17. Argument (b), in referring to ‘disruption’, adopts the language used in CP v Information Commissioner [2016] UKUT 427 (AAC). Highways England’s written submissions to the First-tier Tribunal used different language, that of ‘burden’ (see p. 121 of volume 3) and, in turn, the tribunal expressed its conclusions in terms of burden. It seems to me that Highways England criticise the tribunal for dealing with the case that j! put to the tribunal. The tribunal was not required to re-frame Highways England’s case — to focus on ‘disruption’ rather than ‘burden’ — and its failure to do so was not an error in law. This argument does not have a realistic prospect of success.

Ground 6
18. The First-tier Tribunal did not, as Highways England effectively submit, find that staff in a large organisation were incapable of suffering statutory harassment. If the finding in the first sentence of paragraph 19 of the statement of reasons is read sensibly, it will be appreciated that the tribunal made a finding specific to this case. It was not seeking to expound a general proposition of law. This undermines the argument in paragraph 31 of the grounds of appeal, which is based on the assertion that the tribunal found that staff in a large organisation could not suffer statutory harassment. Accordingly, the argument does not have a realistic prospect of success.

19. Paragraph 32 of the grounds of appeal challenge the tribunal’s findings of fact and, in so doing, selectively quotes from those findings. On my reading, the tribunal found in paragraph 19 of its statement of reasons that, if there had been harassment or distress, it was “principally caused by inadequate or inaccurate responses by the personnel within public authority [sic]”. This paragraph 19 finding is not challenged. In the absence of a challenge to this finding, the arguments in paragraph 32 do not have a realistic prospect of success. In relation to the argument that the tribunal should have directed an oral hearing, see paragraph 11 above.

Ground 7
20. This ground concerns the following findings in paragraph 17 of the First-tier Tribunal’s statement of reasons:

. . Together with the other evidence before us [that is in addition to Ms Jones ‘ evidence about Highways England’s arrangements for discharging its FOIA responsibilities], we do not accept that they were faced with an unduly burdensome task in dealing with the Appellant’s requests. This is particularly so in the context where we find they have not addressed the issues apart from 1 audit they provided to the Appellant. We find HE has failed to properly identify the issues raised and dealt with them adequately or at all.”

^^^^

• _WRITTEN EXERCISE A_
Please shorten the paragraph of the extract that begins "The First-tier Tribunal did not, as Highways England effectively submit" or turn it into a list, keeping its main facts.
• _WRITTEN EXERCISE B_
Reproduce the extract word for word from "17. Argument (b), in" up to and including "This argument does not have a realistic prospect of success.".

^^^^

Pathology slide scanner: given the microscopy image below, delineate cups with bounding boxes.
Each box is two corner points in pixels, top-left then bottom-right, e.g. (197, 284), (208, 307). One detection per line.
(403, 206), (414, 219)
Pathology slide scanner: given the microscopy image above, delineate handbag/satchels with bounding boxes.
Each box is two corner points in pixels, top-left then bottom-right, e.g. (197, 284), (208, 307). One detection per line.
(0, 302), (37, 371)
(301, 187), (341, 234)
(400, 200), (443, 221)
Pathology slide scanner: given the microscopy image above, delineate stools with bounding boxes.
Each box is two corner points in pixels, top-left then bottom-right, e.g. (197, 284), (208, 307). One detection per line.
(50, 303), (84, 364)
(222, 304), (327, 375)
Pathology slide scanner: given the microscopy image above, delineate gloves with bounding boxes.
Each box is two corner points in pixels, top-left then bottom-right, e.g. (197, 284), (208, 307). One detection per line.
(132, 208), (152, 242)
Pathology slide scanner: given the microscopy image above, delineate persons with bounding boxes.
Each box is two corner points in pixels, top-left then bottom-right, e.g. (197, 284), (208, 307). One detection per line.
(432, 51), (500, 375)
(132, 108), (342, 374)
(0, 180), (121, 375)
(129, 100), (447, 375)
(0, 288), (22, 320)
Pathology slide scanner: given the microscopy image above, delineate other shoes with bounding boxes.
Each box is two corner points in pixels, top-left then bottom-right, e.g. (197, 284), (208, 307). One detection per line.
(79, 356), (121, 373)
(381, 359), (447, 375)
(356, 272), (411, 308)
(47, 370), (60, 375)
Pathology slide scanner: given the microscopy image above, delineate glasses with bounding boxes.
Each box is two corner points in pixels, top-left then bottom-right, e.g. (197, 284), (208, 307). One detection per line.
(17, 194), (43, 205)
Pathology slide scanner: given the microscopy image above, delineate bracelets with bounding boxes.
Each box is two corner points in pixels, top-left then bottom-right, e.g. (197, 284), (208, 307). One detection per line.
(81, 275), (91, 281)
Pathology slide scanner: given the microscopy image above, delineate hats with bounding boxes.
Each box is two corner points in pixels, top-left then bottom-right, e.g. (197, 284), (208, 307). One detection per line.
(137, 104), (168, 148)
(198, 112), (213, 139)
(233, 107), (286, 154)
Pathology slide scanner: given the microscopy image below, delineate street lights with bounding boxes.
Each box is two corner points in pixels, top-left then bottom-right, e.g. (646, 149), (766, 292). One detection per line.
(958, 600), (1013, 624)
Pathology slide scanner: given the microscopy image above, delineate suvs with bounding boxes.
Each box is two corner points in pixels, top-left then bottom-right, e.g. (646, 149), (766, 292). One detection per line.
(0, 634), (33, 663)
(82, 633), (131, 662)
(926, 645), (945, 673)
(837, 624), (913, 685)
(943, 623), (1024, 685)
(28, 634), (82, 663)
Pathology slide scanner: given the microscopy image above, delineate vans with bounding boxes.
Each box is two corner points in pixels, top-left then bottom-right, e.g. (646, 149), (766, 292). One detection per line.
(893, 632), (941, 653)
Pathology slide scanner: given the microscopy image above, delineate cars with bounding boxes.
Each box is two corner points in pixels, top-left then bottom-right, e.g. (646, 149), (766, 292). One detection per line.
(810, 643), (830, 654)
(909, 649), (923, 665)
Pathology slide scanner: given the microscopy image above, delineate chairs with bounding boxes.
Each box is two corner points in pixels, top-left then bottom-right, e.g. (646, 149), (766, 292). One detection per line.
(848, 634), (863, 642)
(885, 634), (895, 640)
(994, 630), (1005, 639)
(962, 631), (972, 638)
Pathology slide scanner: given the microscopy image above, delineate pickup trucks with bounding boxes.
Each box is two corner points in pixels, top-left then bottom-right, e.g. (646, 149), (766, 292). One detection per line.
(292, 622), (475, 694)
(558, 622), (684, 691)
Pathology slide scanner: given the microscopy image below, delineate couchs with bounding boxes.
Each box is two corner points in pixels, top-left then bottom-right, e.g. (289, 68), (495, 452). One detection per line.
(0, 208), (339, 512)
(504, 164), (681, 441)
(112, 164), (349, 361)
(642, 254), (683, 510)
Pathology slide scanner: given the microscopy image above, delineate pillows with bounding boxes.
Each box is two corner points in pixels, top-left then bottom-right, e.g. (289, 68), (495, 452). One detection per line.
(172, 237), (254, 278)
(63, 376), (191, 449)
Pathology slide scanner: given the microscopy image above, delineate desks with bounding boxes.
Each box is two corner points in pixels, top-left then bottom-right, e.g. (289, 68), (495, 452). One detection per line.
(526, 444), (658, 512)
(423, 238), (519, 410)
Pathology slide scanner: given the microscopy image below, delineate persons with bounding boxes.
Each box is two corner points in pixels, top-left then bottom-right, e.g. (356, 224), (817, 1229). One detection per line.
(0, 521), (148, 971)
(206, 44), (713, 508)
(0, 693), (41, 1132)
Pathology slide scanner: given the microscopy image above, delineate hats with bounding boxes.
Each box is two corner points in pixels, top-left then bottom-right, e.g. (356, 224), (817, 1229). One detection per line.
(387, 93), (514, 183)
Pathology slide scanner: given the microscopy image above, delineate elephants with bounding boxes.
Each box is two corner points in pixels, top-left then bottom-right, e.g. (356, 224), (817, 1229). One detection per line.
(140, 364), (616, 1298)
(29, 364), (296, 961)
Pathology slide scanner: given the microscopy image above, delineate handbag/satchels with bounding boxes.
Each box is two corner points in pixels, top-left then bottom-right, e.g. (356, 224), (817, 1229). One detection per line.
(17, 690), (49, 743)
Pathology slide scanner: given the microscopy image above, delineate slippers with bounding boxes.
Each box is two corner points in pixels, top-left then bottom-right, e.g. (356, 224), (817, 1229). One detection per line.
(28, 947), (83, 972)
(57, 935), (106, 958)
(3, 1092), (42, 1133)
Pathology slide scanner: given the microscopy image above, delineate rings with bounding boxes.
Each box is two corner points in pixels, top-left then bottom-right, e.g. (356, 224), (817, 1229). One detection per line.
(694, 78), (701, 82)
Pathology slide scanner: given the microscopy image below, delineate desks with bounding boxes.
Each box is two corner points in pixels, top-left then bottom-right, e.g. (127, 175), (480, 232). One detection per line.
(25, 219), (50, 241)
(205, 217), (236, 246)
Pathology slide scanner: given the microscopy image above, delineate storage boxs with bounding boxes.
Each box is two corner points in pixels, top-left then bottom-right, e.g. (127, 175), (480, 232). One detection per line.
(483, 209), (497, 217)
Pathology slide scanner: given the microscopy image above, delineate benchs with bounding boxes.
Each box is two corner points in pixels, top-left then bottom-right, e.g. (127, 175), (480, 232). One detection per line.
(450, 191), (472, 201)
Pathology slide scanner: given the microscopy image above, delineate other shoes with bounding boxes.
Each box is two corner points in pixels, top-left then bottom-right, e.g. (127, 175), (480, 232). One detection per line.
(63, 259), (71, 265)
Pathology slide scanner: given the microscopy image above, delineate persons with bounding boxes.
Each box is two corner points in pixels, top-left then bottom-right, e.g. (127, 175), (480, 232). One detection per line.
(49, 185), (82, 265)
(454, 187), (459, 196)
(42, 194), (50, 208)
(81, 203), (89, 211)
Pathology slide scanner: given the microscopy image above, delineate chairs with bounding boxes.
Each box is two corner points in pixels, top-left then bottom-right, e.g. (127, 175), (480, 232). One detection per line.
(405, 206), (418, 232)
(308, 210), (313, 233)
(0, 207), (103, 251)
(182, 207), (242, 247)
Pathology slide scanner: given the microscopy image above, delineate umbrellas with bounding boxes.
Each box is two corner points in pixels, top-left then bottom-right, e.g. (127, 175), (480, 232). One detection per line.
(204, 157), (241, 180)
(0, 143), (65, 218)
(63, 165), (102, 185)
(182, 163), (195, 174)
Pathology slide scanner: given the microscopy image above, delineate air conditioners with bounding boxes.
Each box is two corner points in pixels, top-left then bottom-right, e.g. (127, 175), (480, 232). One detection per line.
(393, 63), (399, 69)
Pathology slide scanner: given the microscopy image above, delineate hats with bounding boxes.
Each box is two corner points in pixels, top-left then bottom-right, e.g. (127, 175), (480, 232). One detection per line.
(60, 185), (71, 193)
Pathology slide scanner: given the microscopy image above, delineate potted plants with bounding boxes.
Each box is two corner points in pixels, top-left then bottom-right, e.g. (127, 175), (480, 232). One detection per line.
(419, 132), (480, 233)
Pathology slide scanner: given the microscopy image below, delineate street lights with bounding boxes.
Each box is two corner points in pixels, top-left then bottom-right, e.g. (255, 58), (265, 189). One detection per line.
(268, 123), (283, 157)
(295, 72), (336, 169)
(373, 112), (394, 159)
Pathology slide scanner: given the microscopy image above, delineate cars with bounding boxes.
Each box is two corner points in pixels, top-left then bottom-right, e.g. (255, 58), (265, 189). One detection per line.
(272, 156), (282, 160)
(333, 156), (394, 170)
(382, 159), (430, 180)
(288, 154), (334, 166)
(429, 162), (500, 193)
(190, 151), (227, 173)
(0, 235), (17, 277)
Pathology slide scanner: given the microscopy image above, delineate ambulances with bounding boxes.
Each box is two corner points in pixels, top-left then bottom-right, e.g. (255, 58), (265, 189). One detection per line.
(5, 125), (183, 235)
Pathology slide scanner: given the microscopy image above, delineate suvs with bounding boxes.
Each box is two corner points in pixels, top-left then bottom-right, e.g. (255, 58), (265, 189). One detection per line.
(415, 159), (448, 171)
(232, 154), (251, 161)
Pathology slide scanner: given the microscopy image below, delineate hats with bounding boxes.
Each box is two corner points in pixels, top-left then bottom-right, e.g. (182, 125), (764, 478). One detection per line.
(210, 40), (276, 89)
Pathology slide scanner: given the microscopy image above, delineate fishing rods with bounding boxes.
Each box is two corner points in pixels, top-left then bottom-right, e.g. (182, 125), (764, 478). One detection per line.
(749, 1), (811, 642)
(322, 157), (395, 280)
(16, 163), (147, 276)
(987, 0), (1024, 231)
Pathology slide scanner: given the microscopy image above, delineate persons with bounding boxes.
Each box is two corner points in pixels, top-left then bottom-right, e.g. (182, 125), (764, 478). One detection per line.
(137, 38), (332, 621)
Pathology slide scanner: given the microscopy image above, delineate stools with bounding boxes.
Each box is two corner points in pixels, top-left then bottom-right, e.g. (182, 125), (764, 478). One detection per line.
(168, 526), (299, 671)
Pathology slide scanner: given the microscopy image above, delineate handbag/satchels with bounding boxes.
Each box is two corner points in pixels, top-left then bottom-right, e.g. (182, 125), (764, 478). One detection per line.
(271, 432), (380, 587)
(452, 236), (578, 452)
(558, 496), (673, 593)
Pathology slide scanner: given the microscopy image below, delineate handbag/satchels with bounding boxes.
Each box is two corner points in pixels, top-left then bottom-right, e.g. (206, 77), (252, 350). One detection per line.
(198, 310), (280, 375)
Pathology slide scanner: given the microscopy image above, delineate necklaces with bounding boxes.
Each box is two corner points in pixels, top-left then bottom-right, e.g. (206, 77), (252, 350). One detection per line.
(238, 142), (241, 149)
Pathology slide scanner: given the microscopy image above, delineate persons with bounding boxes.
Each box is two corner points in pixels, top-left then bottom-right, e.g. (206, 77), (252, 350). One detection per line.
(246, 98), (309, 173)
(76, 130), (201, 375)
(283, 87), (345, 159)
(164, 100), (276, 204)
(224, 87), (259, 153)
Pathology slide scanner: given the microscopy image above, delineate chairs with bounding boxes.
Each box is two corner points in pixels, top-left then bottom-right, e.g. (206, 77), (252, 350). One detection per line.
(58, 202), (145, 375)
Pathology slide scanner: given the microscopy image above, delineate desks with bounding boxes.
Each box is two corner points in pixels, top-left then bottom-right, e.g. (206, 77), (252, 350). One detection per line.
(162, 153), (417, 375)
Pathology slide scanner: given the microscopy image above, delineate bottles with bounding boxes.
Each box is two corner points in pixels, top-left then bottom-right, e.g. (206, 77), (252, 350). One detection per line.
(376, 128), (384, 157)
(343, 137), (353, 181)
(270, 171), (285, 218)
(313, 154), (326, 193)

^^^^

• _TASK SOLUTION A_
- The First-tier Tribunal did not find that staff in a large organisation could not suffer statutory harassment.
- Read sensibly, the first sentence of paragraph 19 of the statement of reasons is a finding specific to this case, not a general proposition of law.
- This undermines the argument in paragraph 31 of the grounds of appeal, which rests on the opposite assertion.
- That argument therefore has no realistic prospect of success.

• _TASK SOLUTION B_
17. Argument (b), in referring to ‘disruption’, adopts the language used in CP v Information Commissioner [2016] UKUT 427 (AAC). Highways England’s written submissions to the First-tier Tribunal used different language, that of ‘burden’ (see p. 121 of volume 3) and, in turn, the tribunal expressed its conclusions in terms of burden. It seems to me that Highways England criticise the tribunal for dealing with the case that j! put to the tribunal. The tribunal was not required to re-frame Highways England’s case — to focus on ‘disruption’ rather than ‘burden’ — and its failure to do so was not an error in law. This argument does not have a realistic prospect of success.